Throughout the remaining verses, we read about miracles performed during the exodus from Egypt and while Israel wandered for forty years. While in the desert, God performed miracles, such as bringing forth water from rock, to provide for His people. The verses also refer to “the mountains skipped like rams,” which happened when the Lord descended to Mount Sinai (Exodus 19). The psalmist shows how even the earth obeys God’s word and reacts to His mighty power.
By stating, “The sea looked and fled, Jordan turned back,” the psalmist encapsulates the beginning and end of Israel’s journey. He refers to the parting of the Red Sea (Exodus 14) and the crossing of the Jordan under Joshua’s command (Joshua 3). He shows the completion of the work that began in Egypt. It’s affirmation that God sees all things through to completeness and within His time.
Though these verses are used in the Passover feast to remember the exodus and thank God for His miracles, I feel that they are also a promise to us. Like the nation of Israel living in Egypt, we too are a people living among “people of a strange language.” As sin grows within our world today, it becomes increasingly challenging to adhere to our faith and follow God’s word. But like Israel laboring within Egypt, we must labor within this world, holding fast to the promise that God has something much better in store for us. John 17:14-16 says, “I have given them thy word; and the world has hated them because they are not of the world, even as I am not of the world. I do not pray that thou shouldst take them out of the world, but that thou shouldst keep them from the evil one. They are not of the world, even as I am not of the world.” This is not our home. We must keep our eyes focused forwards on the Kingdom of God.
Isn’t it beautiful to think about the coming Kingdom? As a child, I always wondered when it would be established. In my lifetime? After my death? We will never know the exact time, but that’s not what is important. What is important is that God will fulfill His promises, just like He brought His promises to Israel to completion.

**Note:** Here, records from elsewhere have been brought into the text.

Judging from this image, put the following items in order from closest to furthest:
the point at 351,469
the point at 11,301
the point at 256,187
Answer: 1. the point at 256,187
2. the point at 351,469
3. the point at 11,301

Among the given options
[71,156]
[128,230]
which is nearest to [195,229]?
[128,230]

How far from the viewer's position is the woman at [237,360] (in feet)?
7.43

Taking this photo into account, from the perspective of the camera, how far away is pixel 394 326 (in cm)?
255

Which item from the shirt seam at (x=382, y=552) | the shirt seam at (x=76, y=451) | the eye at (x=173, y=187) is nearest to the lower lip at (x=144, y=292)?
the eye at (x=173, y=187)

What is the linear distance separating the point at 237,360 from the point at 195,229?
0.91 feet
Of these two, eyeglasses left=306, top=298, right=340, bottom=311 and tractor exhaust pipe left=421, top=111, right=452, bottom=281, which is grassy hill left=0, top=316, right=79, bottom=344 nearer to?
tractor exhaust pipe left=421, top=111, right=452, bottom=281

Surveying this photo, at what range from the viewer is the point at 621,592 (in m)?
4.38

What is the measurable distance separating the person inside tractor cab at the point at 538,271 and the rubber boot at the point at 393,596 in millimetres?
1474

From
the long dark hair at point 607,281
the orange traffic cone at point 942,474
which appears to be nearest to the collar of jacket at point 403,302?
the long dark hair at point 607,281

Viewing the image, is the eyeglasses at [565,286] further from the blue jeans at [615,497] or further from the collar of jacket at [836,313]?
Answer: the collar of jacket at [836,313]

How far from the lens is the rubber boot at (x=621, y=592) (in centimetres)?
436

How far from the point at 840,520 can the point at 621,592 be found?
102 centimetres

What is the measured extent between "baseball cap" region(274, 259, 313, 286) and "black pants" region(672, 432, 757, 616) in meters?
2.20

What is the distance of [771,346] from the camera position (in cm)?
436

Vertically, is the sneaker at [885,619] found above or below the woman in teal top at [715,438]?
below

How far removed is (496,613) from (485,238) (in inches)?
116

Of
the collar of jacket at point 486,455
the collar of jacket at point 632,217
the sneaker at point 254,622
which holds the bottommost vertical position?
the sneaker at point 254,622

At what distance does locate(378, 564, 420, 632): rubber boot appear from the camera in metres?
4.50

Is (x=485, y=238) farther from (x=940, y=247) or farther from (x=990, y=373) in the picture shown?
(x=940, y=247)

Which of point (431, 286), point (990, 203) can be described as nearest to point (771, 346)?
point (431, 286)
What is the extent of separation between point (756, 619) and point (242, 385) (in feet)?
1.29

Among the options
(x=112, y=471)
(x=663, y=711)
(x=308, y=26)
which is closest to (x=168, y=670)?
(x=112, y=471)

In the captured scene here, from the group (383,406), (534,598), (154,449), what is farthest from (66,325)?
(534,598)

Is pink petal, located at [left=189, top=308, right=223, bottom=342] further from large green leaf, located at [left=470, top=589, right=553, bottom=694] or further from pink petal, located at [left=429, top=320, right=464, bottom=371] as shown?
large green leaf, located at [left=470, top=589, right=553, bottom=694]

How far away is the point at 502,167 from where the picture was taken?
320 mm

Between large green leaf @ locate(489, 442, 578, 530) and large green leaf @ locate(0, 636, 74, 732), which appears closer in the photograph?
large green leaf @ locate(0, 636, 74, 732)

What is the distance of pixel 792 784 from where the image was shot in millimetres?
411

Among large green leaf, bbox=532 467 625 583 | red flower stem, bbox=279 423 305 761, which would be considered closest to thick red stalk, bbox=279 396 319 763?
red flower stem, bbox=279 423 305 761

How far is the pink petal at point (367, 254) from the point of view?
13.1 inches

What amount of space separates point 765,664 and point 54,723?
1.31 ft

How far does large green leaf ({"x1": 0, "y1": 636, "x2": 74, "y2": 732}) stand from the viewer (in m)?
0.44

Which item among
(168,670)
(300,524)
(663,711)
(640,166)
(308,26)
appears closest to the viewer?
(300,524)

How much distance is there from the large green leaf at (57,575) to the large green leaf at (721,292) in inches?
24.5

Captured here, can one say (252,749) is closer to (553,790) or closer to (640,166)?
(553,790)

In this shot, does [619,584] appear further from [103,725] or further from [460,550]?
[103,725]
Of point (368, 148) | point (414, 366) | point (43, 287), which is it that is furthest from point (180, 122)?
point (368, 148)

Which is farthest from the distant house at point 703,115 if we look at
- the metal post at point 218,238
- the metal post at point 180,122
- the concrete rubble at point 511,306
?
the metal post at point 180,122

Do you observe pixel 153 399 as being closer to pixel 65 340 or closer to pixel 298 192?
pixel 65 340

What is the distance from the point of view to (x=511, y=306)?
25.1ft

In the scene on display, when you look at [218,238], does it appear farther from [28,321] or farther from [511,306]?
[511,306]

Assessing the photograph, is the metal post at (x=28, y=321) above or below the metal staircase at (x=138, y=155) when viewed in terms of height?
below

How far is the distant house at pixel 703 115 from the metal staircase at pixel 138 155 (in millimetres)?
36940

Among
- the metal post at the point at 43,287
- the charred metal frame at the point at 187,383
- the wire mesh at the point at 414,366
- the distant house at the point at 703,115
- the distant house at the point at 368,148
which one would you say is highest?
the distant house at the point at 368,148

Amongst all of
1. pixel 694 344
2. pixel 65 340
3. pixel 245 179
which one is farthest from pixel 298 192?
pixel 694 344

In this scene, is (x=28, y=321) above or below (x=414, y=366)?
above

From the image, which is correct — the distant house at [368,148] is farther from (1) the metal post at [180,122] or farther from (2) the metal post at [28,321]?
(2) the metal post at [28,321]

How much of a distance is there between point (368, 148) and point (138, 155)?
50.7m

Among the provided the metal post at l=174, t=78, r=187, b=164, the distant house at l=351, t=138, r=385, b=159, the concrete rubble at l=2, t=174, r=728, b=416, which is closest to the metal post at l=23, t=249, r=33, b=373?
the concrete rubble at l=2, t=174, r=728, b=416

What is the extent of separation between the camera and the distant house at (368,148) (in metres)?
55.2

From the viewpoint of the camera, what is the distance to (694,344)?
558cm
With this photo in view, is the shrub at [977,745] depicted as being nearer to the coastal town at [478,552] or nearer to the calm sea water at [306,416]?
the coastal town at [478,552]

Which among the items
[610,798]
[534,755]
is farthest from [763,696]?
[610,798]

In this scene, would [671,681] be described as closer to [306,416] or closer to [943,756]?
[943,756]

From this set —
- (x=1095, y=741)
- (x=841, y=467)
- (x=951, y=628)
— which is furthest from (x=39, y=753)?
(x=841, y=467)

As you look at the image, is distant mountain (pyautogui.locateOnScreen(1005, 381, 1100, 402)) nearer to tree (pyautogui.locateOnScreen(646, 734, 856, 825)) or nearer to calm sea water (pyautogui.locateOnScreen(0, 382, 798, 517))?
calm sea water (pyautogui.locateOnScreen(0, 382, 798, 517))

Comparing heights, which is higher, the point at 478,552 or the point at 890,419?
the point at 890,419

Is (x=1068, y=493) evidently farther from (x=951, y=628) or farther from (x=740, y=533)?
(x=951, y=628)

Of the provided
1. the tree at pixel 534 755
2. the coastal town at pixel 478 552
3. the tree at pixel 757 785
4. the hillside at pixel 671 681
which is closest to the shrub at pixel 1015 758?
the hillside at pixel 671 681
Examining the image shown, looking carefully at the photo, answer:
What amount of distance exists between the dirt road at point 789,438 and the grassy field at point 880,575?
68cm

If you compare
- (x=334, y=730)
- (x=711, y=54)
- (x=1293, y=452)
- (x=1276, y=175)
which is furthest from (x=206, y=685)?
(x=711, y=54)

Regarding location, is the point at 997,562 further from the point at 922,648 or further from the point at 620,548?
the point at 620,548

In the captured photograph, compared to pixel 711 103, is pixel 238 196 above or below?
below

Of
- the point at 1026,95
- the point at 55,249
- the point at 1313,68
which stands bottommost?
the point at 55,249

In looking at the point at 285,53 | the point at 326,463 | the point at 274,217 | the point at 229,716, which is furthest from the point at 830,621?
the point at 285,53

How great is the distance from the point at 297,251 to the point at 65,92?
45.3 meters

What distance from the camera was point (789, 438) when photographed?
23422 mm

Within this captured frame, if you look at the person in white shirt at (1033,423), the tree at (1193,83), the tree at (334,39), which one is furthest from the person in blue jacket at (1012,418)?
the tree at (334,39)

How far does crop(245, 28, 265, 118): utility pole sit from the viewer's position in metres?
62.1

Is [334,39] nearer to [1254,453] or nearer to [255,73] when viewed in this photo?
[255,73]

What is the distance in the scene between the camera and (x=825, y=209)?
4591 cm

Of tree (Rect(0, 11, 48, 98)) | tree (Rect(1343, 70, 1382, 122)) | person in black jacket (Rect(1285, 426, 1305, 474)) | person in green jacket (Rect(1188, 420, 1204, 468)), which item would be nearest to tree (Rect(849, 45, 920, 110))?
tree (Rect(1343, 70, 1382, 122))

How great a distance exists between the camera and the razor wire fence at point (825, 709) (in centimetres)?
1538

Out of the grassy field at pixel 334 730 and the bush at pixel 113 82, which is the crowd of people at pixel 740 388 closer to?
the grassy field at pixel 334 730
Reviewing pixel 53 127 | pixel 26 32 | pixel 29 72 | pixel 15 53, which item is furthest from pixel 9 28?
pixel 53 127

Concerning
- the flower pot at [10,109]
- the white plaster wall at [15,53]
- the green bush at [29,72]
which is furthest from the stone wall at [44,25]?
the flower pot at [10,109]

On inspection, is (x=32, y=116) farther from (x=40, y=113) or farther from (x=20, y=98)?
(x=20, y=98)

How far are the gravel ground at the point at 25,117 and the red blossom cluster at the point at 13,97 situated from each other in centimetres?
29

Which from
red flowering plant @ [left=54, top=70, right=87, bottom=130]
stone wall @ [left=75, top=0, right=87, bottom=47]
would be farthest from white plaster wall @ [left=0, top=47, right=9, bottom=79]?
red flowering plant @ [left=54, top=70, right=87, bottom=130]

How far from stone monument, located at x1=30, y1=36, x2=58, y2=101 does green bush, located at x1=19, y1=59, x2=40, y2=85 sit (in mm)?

Just like within the exodus, even nature will obey God’s commands. Psalm 114 states, “Tremble, O earth, at the presence of the Lord.” In Revelation, we read about several earthquakes that will occur in the end times (during the opening of the seals and the bowls of God’s wrath), as well as other natural events that will reveal God’s power to the inhabitants of the earth.
To me, it is interesting how Psalm 114 mirrors our own wait for the promise of the Kingdom and the events that will lead to its establishment. As we go throughout this week, let’s reflect on what we are doing to prepare. Are we being faithful like the Israelites in Egypt? Are we prepared spiritually to endure a wait? Are we thankful for the promises that will be fulfilled?
- Spend some time considering the questions at the end of today’s devotion.
- Consider your view of God – are there any areas where your view does not completely match the God we see in our Bible reading? Any areas where your view is too small, too powerless?